Presumably because the "law is the law" is and not BS7671 (which is the only 'official' place I know that there is an explicit definition of "consumer unit").
Very true, we have seen with electrical installation where we as electricians have seen it as being fixed wiring up to the equipment, and the equipment as being an other group, although the BS 7671 does not say that, any item for such purposes as generation, conversion, transmission, distribution or utilisation of electrical energy, we see as being equipment not part of the installation.
As to Part P yes it is what requires notification that we often refer to as being Part P. To my mind it does not really matter if the work satisfies the law, what matters is that it is safe.

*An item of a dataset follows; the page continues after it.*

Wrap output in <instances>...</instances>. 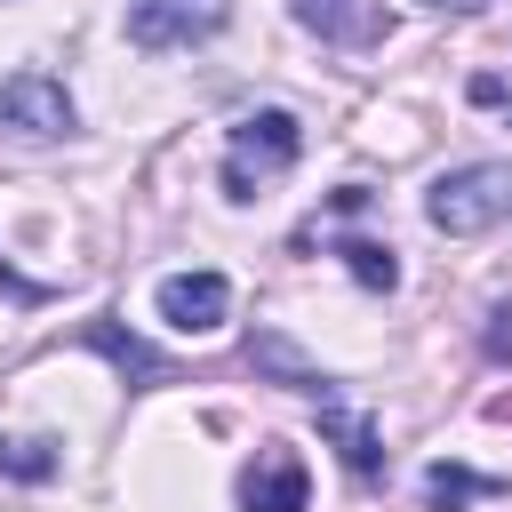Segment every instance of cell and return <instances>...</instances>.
Returning <instances> with one entry per match:
<instances>
[{"instance_id": "obj_4", "label": "cell", "mask_w": 512, "mask_h": 512, "mask_svg": "<svg viewBox=\"0 0 512 512\" xmlns=\"http://www.w3.org/2000/svg\"><path fill=\"white\" fill-rule=\"evenodd\" d=\"M0 136H24V144L72 136V96H64V80H48V72L0 80Z\"/></svg>"}, {"instance_id": "obj_3", "label": "cell", "mask_w": 512, "mask_h": 512, "mask_svg": "<svg viewBox=\"0 0 512 512\" xmlns=\"http://www.w3.org/2000/svg\"><path fill=\"white\" fill-rule=\"evenodd\" d=\"M232 16V0H128V40L168 56V48H192V40H216Z\"/></svg>"}, {"instance_id": "obj_7", "label": "cell", "mask_w": 512, "mask_h": 512, "mask_svg": "<svg viewBox=\"0 0 512 512\" xmlns=\"http://www.w3.org/2000/svg\"><path fill=\"white\" fill-rule=\"evenodd\" d=\"M296 24L328 48H376L384 40V8L376 0H296Z\"/></svg>"}, {"instance_id": "obj_2", "label": "cell", "mask_w": 512, "mask_h": 512, "mask_svg": "<svg viewBox=\"0 0 512 512\" xmlns=\"http://www.w3.org/2000/svg\"><path fill=\"white\" fill-rule=\"evenodd\" d=\"M296 152H304V128H296V112H248V120H232V136H224V192L232 200H256V184L264 176H280V168H296Z\"/></svg>"}, {"instance_id": "obj_1", "label": "cell", "mask_w": 512, "mask_h": 512, "mask_svg": "<svg viewBox=\"0 0 512 512\" xmlns=\"http://www.w3.org/2000/svg\"><path fill=\"white\" fill-rule=\"evenodd\" d=\"M424 216H432V232H448V240H472V232L504 224V216H512V168H504V160H464V168L432 176Z\"/></svg>"}, {"instance_id": "obj_12", "label": "cell", "mask_w": 512, "mask_h": 512, "mask_svg": "<svg viewBox=\"0 0 512 512\" xmlns=\"http://www.w3.org/2000/svg\"><path fill=\"white\" fill-rule=\"evenodd\" d=\"M336 256L352 264V280H360V288H392V280H400V264H392V248H376V240H344Z\"/></svg>"}, {"instance_id": "obj_5", "label": "cell", "mask_w": 512, "mask_h": 512, "mask_svg": "<svg viewBox=\"0 0 512 512\" xmlns=\"http://www.w3.org/2000/svg\"><path fill=\"white\" fill-rule=\"evenodd\" d=\"M152 312H160L176 336H208V328L232 320V280H224V272H168V280L152 288Z\"/></svg>"}, {"instance_id": "obj_14", "label": "cell", "mask_w": 512, "mask_h": 512, "mask_svg": "<svg viewBox=\"0 0 512 512\" xmlns=\"http://www.w3.org/2000/svg\"><path fill=\"white\" fill-rule=\"evenodd\" d=\"M424 8H480V0H424Z\"/></svg>"}, {"instance_id": "obj_9", "label": "cell", "mask_w": 512, "mask_h": 512, "mask_svg": "<svg viewBox=\"0 0 512 512\" xmlns=\"http://www.w3.org/2000/svg\"><path fill=\"white\" fill-rule=\"evenodd\" d=\"M80 344H96V352H104L120 376H136V392H144V384H168V368H160V360H152L136 336H120L112 320H88V328H80Z\"/></svg>"}, {"instance_id": "obj_8", "label": "cell", "mask_w": 512, "mask_h": 512, "mask_svg": "<svg viewBox=\"0 0 512 512\" xmlns=\"http://www.w3.org/2000/svg\"><path fill=\"white\" fill-rule=\"evenodd\" d=\"M248 360H256V368H272V376H280L288 392H304V400H336V376H328V368H312V360H304L288 336H272V328H256V336H248Z\"/></svg>"}, {"instance_id": "obj_6", "label": "cell", "mask_w": 512, "mask_h": 512, "mask_svg": "<svg viewBox=\"0 0 512 512\" xmlns=\"http://www.w3.org/2000/svg\"><path fill=\"white\" fill-rule=\"evenodd\" d=\"M304 504H312V480L288 448H272L240 472V512H304Z\"/></svg>"}, {"instance_id": "obj_11", "label": "cell", "mask_w": 512, "mask_h": 512, "mask_svg": "<svg viewBox=\"0 0 512 512\" xmlns=\"http://www.w3.org/2000/svg\"><path fill=\"white\" fill-rule=\"evenodd\" d=\"M320 432H328V440L344 448V464H352V472H376V464H384V448H376L368 416H352L344 400H320Z\"/></svg>"}, {"instance_id": "obj_13", "label": "cell", "mask_w": 512, "mask_h": 512, "mask_svg": "<svg viewBox=\"0 0 512 512\" xmlns=\"http://www.w3.org/2000/svg\"><path fill=\"white\" fill-rule=\"evenodd\" d=\"M0 472L8 480H48L56 472V440H0Z\"/></svg>"}, {"instance_id": "obj_10", "label": "cell", "mask_w": 512, "mask_h": 512, "mask_svg": "<svg viewBox=\"0 0 512 512\" xmlns=\"http://www.w3.org/2000/svg\"><path fill=\"white\" fill-rule=\"evenodd\" d=\"M480 496H504V480H480L472 464H424V504L432 512H464Z\"/></svg>"}]
</instances>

I don’t want the expense of getting this tested and certified
This is the worrying bit, the idea of doing the work without testing once complete is where I see the problem. The testing of the ELCB/RCD is the main problem, from the point where we first started to use earth rods, we have needed to test, and when the RCD came out I found that cables putting a strain on the terminals can cause them to malfunction, so we need the tester, we can't measure 40 ms with a stop watch. We also need to ensure the earth is good enough, be it the earth rod tester with the test probes, or a loop impedance tester, it needs testing and the equipment to test is expensive both to buy and hire, the latter is expensive due to the cost of calibration after each hire.
As an electrician most of my working life, the test gear was the firms, I did for a short time have my own, but today all I have is the low ohm meter, insulation tester, and multi-meter. I can likely borrow the loop impedance and RCD tester from where I work, but I don't any longer have my own.
The bit which I can't understand is, why would an electricians ask the question to start with?